* [Kutipan Halaman]

Bagaimana sikap kita dalam menghadapi perbedaan? Pada intinya toleransi dan menghormati pendapat orang lain adalah kunci dalam menghadapi perbedaan. Sikap toleransi dalam menghadapi perbedaan ditunjukkan oleh Imam Syafi’i kepada Imam Ahmad. Imam Syafi’i adalah ulama yang berpendapat bahwa doa qunut adalah salah satu sunnah ab’adl dalam sholat subuh. Tingkatannya sama dengan tahiyyat awal dalam setiap sholat. Namun, sebaliknya Imam Ahmad adalah ulama yang berpendapat bahwa doa qunut bukan merupakan sunnah dalam sholat. Suatu ketika, Imam Syafi’i yang diundang dalam majlis Imam Ahmad diminta menjadi imam sholat subuh. Pada saat menjadi imam sholat, Imam Syafi’i tidak membaca doa qunut. Ketika ditanya mengapa Imam Syafi’i tidak membaca doa qunut, padahal menurut beliau doa qunut itu sunnah ab’adl. Jawaban beliau adalah karena baliau menghormati pendapat Imam Ahmad yang menyatakan bahwa doa qunut itu bukan sunnah ab’adl. Inilah salah satu contoh sikap dalam menghadapi perbedaan pendapat.

* [Entri Data]
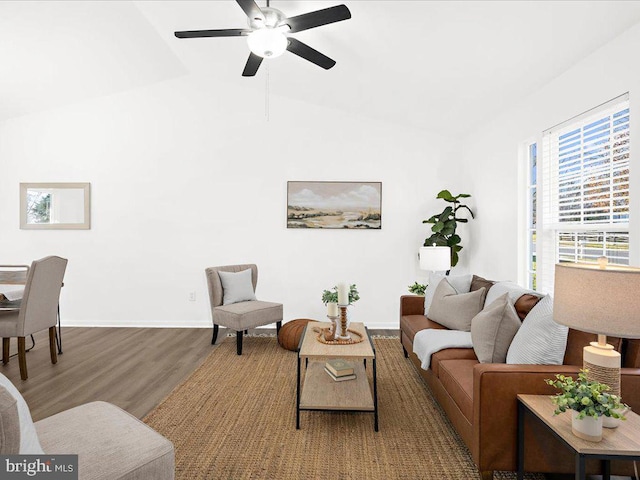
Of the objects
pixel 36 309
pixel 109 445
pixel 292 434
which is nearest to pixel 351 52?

* [Latihan]
**a)** Tentukan apakah setiap pernyataan berikut sesuai dengan kutipan tentang sikap menghadapi perbedaan, lalu jawab ya atau tidak disertai kata-kata penentu dari kutipan itu. (i) Imam Ahmad berpendapat bahwa doa qunut adalah sunnah ab’adl dalam sholat subuh. (ii) Imam Syafi’i membaca doa qunut ketika menjadi imam sholat subuh di majlis Imam Ahmad. (iii) Imam Syafi’i menyamakan tingkatan doa qunut dengan tahiyyat awal.
**b)** Sambunglah kutipan tentang sikap menghadapi perbedaan pendapat mulai dari bagian terakhirnya.

* [Jawaban Berurutan]
**a)**
(i) Tidak: "Imam Ahmad adalah ulama yang berpendapat bahwa doa qunut bukan merupakan sunnah dalam sholat."
(ii) Tidak: "Pada saat menjadi imam sholat, Imam Syafi’i tidak membaca doa qunut."
(iii) Ya: "Tingkatannya sama dengan tahiyyat awal dalam setiap sholat."

**b)**
Sikap kita yang lain adalah membuang jauh-jauh sifat fanatisme dan kesombongan. Kedua sifat ini hanya membuat kita merasa paling benar. Jika kita sudah merasa paling benar, maka kita mudah menyatakan orang selain kita salah besar. Orang yang sudah diliputi sifat ini akan sulit menerima kebenaran.
Pada intinya, jangan merasa benar. Perbedaan adalah wajar. Jangan menganggap orang lain yang tidak sependapat dengan kita salah besar. Ingat, bahwa kebenaran tidak melalui satu pintu. Ia datang melalui beberapa pintu. Jika terjadi pertentangan, maka seperti ayat al-Quran dan Hadits yang tertulis di atas tadi, kembalikanlah urusan dan kebenaran pada al-Quran dan Hadits.

Chusainul Adib
Disarikan dari Materi ”al-Ikhtilafu wa Adabuhu” oleh Ust. Diding Darmudi, Lc (IKADI)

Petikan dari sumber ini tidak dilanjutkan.